Appearance Counts

Posted on Apr 27, 12 in Blog

Imagine getting ready to give a big presentation. You’ve practiced and polished it, your materials and equipment are ready to go, and maybe you’re even sporting a fresh haircut and a manicure. Then just before you leave home, you throw on an old, stained t-shirt and frayed jeans. Chances are that no matter how great your presentation is, you won’t be taken seriously.

Print materials are the same. The best information, presented in a sloppy way, can make a poor impression. Don’t waste great content with poor production quality.

Print Quality Checklist: Top ten things to look for.

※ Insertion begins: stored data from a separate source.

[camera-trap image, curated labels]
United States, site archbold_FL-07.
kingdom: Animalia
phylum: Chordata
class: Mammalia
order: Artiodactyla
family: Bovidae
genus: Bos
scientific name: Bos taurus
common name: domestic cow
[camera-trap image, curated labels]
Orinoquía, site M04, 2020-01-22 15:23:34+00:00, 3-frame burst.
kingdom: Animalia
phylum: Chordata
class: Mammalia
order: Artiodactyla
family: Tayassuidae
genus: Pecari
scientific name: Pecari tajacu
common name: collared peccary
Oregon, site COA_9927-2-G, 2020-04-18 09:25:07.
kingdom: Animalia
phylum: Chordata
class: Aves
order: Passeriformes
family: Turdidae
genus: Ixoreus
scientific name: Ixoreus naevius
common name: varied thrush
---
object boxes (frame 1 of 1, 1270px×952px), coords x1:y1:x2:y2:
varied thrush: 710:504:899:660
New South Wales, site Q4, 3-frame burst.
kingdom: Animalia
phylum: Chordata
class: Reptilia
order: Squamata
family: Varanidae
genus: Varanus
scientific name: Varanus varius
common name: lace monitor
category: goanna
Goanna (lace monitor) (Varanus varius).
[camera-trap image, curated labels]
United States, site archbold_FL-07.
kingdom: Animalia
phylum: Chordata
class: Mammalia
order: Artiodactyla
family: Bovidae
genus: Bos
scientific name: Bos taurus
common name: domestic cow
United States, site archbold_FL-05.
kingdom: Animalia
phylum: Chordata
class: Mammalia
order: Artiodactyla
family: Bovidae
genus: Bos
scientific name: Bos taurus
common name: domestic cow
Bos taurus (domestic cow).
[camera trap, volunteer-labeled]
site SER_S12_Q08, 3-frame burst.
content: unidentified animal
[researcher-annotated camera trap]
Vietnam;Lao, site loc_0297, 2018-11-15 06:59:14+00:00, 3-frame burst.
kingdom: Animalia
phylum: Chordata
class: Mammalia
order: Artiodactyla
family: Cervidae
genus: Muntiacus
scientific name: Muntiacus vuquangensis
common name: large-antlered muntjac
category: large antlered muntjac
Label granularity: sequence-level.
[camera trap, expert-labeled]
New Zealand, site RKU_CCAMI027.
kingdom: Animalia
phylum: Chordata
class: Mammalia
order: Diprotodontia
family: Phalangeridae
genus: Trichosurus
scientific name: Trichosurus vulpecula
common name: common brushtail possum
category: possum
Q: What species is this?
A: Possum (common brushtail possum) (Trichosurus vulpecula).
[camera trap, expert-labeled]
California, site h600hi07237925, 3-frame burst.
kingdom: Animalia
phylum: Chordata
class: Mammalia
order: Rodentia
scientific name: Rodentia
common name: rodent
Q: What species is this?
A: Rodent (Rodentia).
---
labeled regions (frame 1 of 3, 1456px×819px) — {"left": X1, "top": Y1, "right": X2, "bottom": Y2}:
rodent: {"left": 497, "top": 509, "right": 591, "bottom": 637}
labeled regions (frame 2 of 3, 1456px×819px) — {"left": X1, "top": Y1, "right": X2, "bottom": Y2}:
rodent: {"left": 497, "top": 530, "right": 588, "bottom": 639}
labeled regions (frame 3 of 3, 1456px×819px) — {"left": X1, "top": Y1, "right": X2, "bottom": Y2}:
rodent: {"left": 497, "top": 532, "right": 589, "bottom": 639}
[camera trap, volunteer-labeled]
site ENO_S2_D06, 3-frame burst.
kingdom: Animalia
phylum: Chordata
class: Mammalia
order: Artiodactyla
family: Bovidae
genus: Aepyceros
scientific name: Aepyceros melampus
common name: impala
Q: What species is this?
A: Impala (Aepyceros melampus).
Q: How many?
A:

  1. Paper quality – Consciously or subliminally, the feel of the stock communicates impressions. Is it lightweight, or solid? Cheap, or substantial?
  2. Text printing – Great copy doesn’t mean much if it’s hard to read. Blurry text, uneven ink distribution, or other printing defects convey a haphazard work standard.
  3. Color matching – A logo is the face of a business, so companies invest a lot in its design. Color precision in reproducing a brand image is critical to maintaining consistency. A set of mailers or brochures should look identical when placed side by side.
  4. Image resolution – Printed pictures should come to life. And in real life, we don’t see discernable pixels. They shouldn’t be visible on the printed page, either.
  5. Ink coverage – The right saturation keeps the tone from being either overly dark or very light. The coverage should also be even, without spots of “ghosting” or mottling.
  6. Coatings – Whether it’s a liquid coatings or film laminations, matte or gloss, there should be no curling, bubbling, wrinkling or peeling.
  7. Folding and trimming – Alignment must be maintained throughout the process, otherwise the paper could be trimmed too close to the text or folding could be crooked.
  8. Hickeys – (Yes, hickeys.) These are dots of missing ink caused by particles sticking to offset printing plates – usually ink, paper or dust. Needless to say, they are unsightly.
  9. Registration – When colors are printed separately, it’s important that they’re aligned precisely in order to prevent gaps.
  10. Skewed image – Here again, it’s about the alignment of the printing plates. Text and images should be straight, not crooked (unless that’s part of the design).

Printed materials need to capture attention, motivate the recipient to look closer, and stay in the reader’s hands for as long as possible. For maximum results, it needs to stand out, and convey quality. If it looks like it belongs in the recycling bin, that’s probably where it’s going.

A great-looking piece invites us to read it. And isn’t that what it’s all about?